START Material for this task
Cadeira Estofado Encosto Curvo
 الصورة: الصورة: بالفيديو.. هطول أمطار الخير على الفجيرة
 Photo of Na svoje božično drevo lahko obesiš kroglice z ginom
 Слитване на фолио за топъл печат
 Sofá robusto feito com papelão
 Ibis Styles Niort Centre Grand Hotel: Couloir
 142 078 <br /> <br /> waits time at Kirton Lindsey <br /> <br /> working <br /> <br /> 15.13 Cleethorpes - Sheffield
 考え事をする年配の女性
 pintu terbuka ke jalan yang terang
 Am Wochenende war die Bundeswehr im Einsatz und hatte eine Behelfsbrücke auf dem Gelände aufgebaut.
END Material for this task
> _The task_:
Copy the records above exactly, from the first line through the line containing "Ibis Styles Niort", and include nothing else.

> _Exercise result_:
Cadeira Estofado Encosto Curvo
 الصورة: الصورة: بالفيديو.. هطول أمطار الخير على الفجيرة
 Photo of Na svoje božično drevo lahko obesiš kroglice z ginom
 Слитване на фолио за топъл печат
 Sofá robusto feito com papelão
 Ibis Styles Niort Centre Grand Hotel: Couloir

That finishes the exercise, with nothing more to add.